Enter user-name: /u01/app/grid/19.3.0/gridhome_1/bin/sqlplus perms:
-rwxr-xr-x. 1 root oinstall 24800 Sep 18 2020 u01/app/grid/19.3.0/gridhome_1/bin/sqlplus
XINETD_LANG=en_US
NRPE_PROGRAMVERSION=3.2.1
REMOTE_HOST=::ffff:XX.XXX.XXX.26
PATH=/usr/local/sbin:/usr/local/bin:/usr/sbin:/usr/bin:/u01/app/grid/19.3.0/gridhome_1/bin
PWD=/
LANG=en_US.UTF-8
SQLPATH=/u01/app/grid/19.3.0/gridhome_1/bin
SHLVL=2
EXTRAOPTIONS=
ORACLE_HOME=/u01/app/oracle/product/19.3.0/dbhome_1
NRPE_MULTILINESUPPORT=1
_=/usr/bin/env
Thanks
Re: check_nrpe is showing incorrect output
Posted: Sat Aug 14, 2021 10:27 am
by Amit_Alone
I have just added the shared first 3 lines in the script and gave the try for check_nrpe from nagiosxi and to my surprise it worked as expected.
Code: Select all
[[email protected] ~]$ /usr/local/nagios/libexec/check_nrpe -H XX.XXX.X.55 -t 30 -c DBconnection_status
OK - Oracle DB connected Successfully
Thanks Smith. Speaking frankly I was losing hope that it will not get resolved. But you made it to work as expected.

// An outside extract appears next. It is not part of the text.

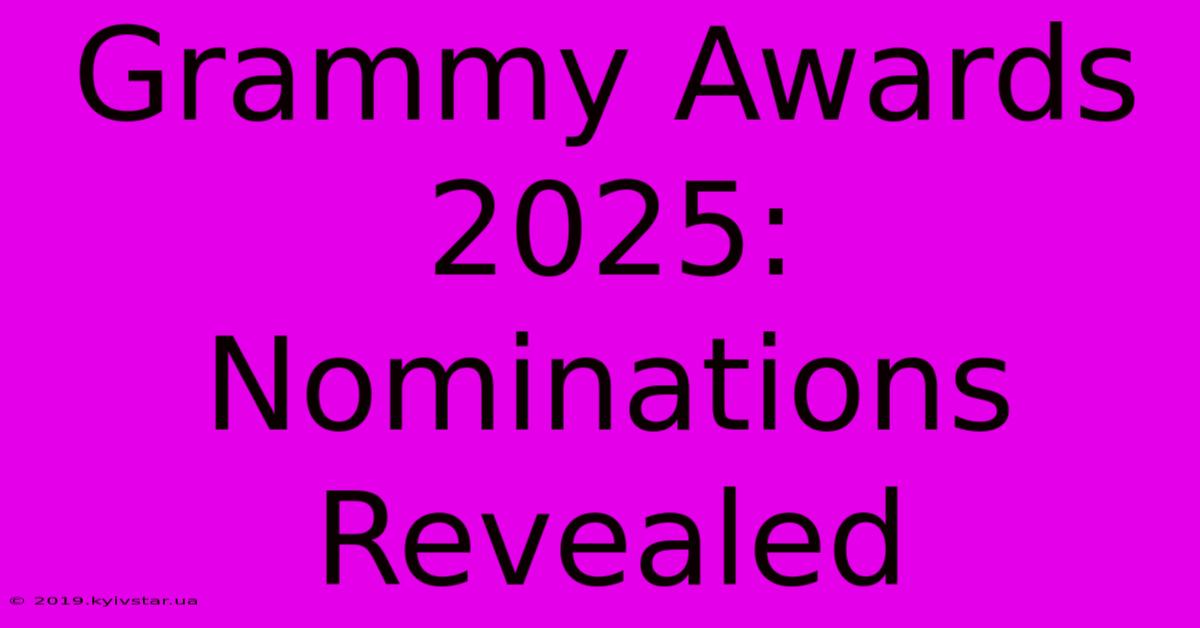 Grammy Awards 2025:  Nominations Revealed 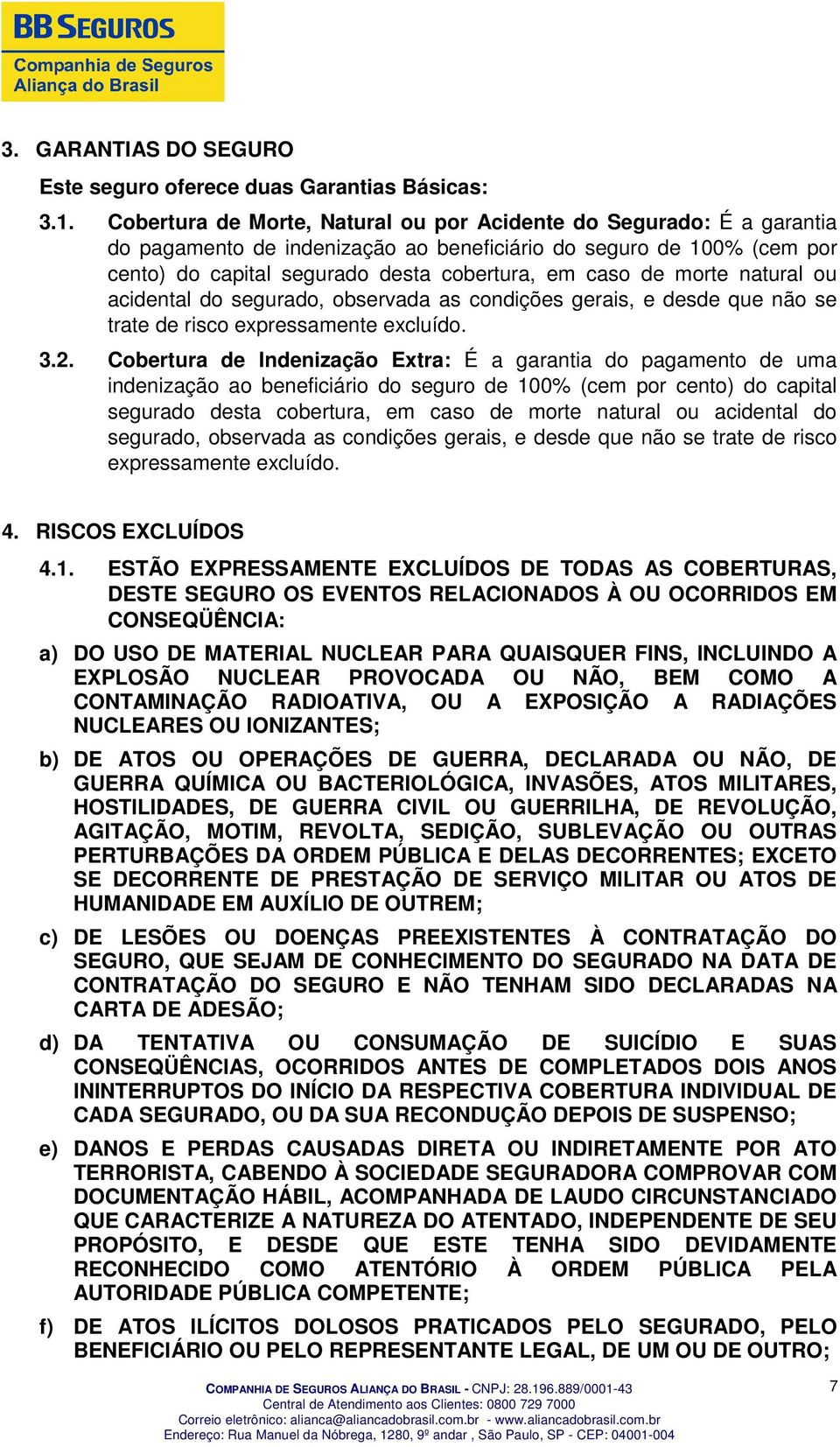 morte natural ou acidental do segurado, observada as condições gerais, e desde que não se trate de risco expressamente excluído. 3.2.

However, just one last question in case DB connection failed alert will be raised as CRITICAL right. I can't perform the test as all those servers are Prod servers.
Thanks.
Re: check_nrpe is showing incorrect output
Posted: Mon Aug 16, 2021 9:17 am
by gsmith
Hi,
I knew we could get it to work
The return codes Nagios recognizes are:
0 for OK
1 for Warning
2 for Critical
3 for Unknown
You can "echo" anything you want.
So in your script change exit 2 to exit 1 and you'll just get a warning:
Code: Select all
if [ "$DBstatus" == 1 ]
then
echo "OK - Oracle DB connected Successfully"
exit 0
else
echo "CRITICAL - Oracle DB Connection Failed"
exit 1
fi
Let me know if I can lock this topic or if you have any more questions.
Thanks
Re: check_nrpe is showing incorrect output
Posted: Mon Aug 16, 2021 10:52 am
by Amit_Alone
Thanks Smith for your help. Yes, you can close this ticket.
Thanks & Regards,
Amit